Paying Attention Pays
Oklahoma Department of Labor
Lester Claravall
Oklahoma City, Oklahoma

Paying Attention Pays is a youth employment educational outreach game designed to reach out and teach students and teachers about workplace rights and safety. The partnership between the labor department and education department led to the lesson plan becoming available to every Oklahoma school. Teachers and students love this creative approach to learning because it is interactive, educational and fun. The game has youth appeal and uses an experiential format to help students transition into their first job with knowledge of the laws in place to protect them. The classroom is broken up into teams and students get an overview via a power point presentation. Each team then competes for play money for each question they answer correctly, with the winning team receiving a prize. A summary sheet is handed out at the end of the program so that the participants have a resource should they wish to report complaints in the future. In 2002, Paying Attention Pays received the Award of Excellence by the Central Oklahoma Chapter of the American Society for Training and Development. In 2006, Paying Attention Pays received the Quality Oklahoma Governor’s Commendation at the Oklahoma State Capitol. In 2007, Paying Attention Pays received the Gold Screen Award by the National Association of Government Communicators in Chicago. In 2009, Paying Attention Pays was featured as a model program in the February 2009 issue of Cable in the Classroom, a national magazine out of Washington, D.C. circulated to schools across North America. Paying Attention Pays, which was a program created in Oklahoma, celebrated its 10 year anniversary on October 2011. To date, Paying Attention Pays has been facilitated more than 1,000 times to more than 100 schools reaching out to more than 30,000 students. Because the innovative classroom game approach to teach labor laws was a “first” in the nation, the success of Paying Attention Pays has been shared at various conferences nationally and as far away as Canada and Europe. The game’s creator, Lester Claravall, has worked for the Oklahoma Department of Labor for the past 15 years.

Harlem Nutcracker
Ronia Davison
Samuel L. Sadler Arts Academy
Muskogee, Oklahoma

Sadler Arts Academy in Muskogee, OK holds its students to a high standard in the arts and serves as a steward of arts education in Muskogee. Housed in the historically black Manual Training High School, the students yearly alternate performances of The Nutcracker between the classical ballet and Duke Ellington’s Harlem Nutcracker. This is especially important to acknowledging the creativity and innovation of both Tchaikovsky and Ellington, cultural responses representative of diverse forces in art. This beautiful and wonderful production by an elementary student body has been featured on OETA and has led to the school winning the Governor’s Arts Award, among many other outstanding awards.

Creativity, Innovation and Entrepreneurship for the Future: A Unique K-12/University Partnership Model
Oklahoma State University and East Central High School
Melanie Page
Stillwater, Oklahoma

Oklahoma State University (OSU) and East Central High School (ECHS) are aware of the need to focus attention on increasing the number of creative, innovative, entrepreneurial citizens in the State of Oklahoma.
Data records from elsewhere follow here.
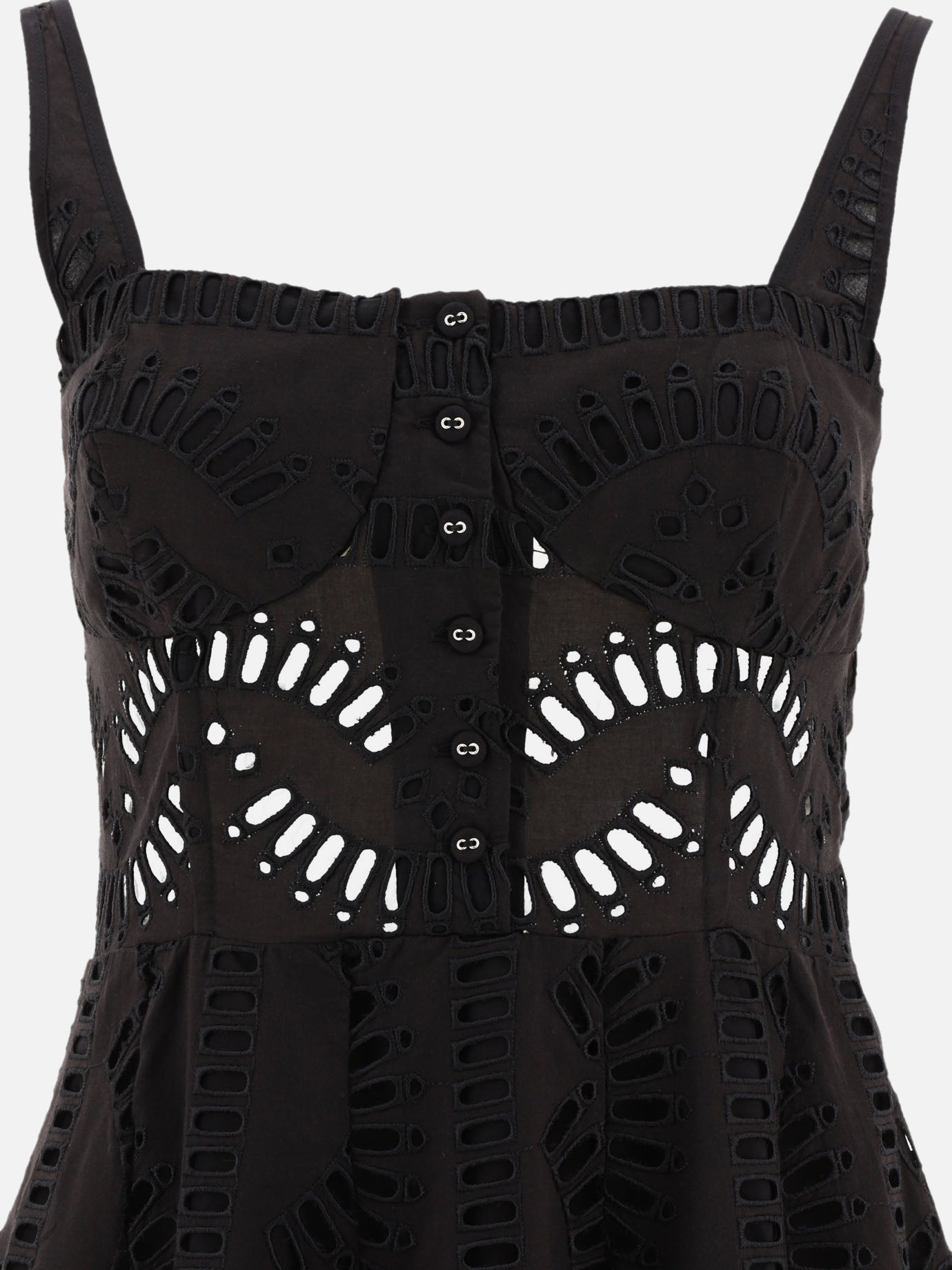 Mini dresses 243610  Black - Charo Ruiz Ibiza Women | PDP | VIETTI Online Store | thumbnail_3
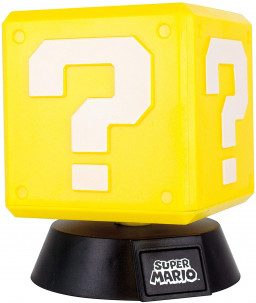  Nintendo: Question Block 3D Light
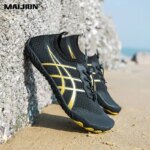 Elastic Breathable Water Sports Shoes For Men Women Boating Kayaking Quick Dry Nonslip Barefoot Upstream Wading Shoe Aqua Shoe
ECHS is a historically disadvantaged serving high school in Tulsa. OSU has partnered with ECHS as a key component of ECHS’s Entrepreneurship program. This is not a program on how to start a business, rather it is a program designed to enhance students’ abilities to think and act entrepreneurially in all aspects of their lives. Our emphasis is on entrepreneurship as a manageable process that can be applied in virtually any organizational setting (e.g., business, social, political, personal) and entrepreneurship as sustainable over the life cycles of people’s careers, of organizations, and of societies. Entrepreneurial thinking and behavior is about learning to recognize opportunity and obtaining the skills necessary to marshal the resources to achieve your objective. It provides students with a solid foundation in terms of the vital role played by entrepreneurship in the 21st century global economy. The overall goal of the current project was for students to become excited about college and teach a basic entrepreneurial mindset that leads to their success.